After first rescuing the property owner in January after he was trapped under debris, the fire department was again called to the home on July 2. The owner was reportedly trapped in the home, under debris. Four units and 12 personnel responded and remained on the scene for more than an hour-and-a-half.
"Similar to the original incident, the responding crews were met with a large amount of materials and debris, which complicated the rescue and raised concerns for their own safety," said Denise Jorgenson, the City of Burnaby's director of finance, in her report to council.
At council's Feb. 4 meeting, staff were authorized to undertake a cleanup of the property's exterior at the owner's expense, which cost $12,500.

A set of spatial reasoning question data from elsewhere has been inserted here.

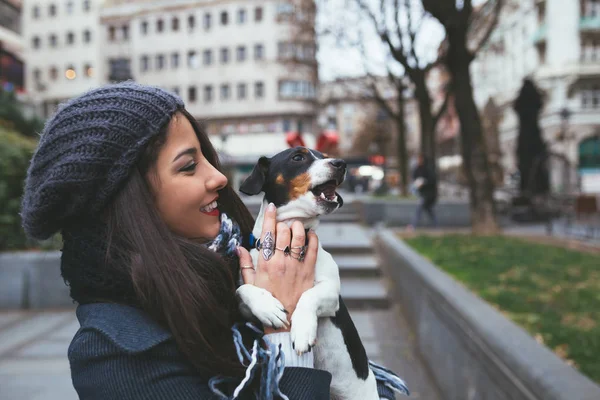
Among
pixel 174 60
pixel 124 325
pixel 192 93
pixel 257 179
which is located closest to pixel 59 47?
pixel 174 60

It took seven city staffers (labourers, foremen, property use coordinators and a carpenter) and one contract employee, an excavator and three dump trucks to complete the exterior cleanup of the residence and garage.
Coun. Nick Volkow said the hoarding issue is becoming endemic and asked if the city could respond more quickly, at the July 22 meeting.
Volkow asked if Metro Vancouver has any tools to fully deal with hoarding problems in a more timely manner, as it's more about the person living inside the house than the house itself.
Mayor Derek Corrigan said people in this situation often need outside assistance, beyond what the city can provide.
"Our powers to deliver that assistance are pretty limited for the city, but we do our best to try to put people who are in this situation in touch with people who can give them assistance," he said.
Corrigan said hoarding is a problem that seems to be occurring more often, or it's getting a lot more attention. He said he's also concerned about putting staff at risk in this situation.
Coun. Dan Johnston said the property owner's health and safety are at risk and that Fraser Health and the province need to address the issue.
Bob Moncur, city manager, said he would talk to Metro Vancouver to find contacts within the Ministry of Health that staff can call.
Council also approved the staff recommendation that requires the property owner on Mandy Avenue remove the accumulated debris inside the home within 30 days of being notified.
If the 30-day deadline comes and goes, council will get involved, and any costs incurred will have to be paid by the property owner.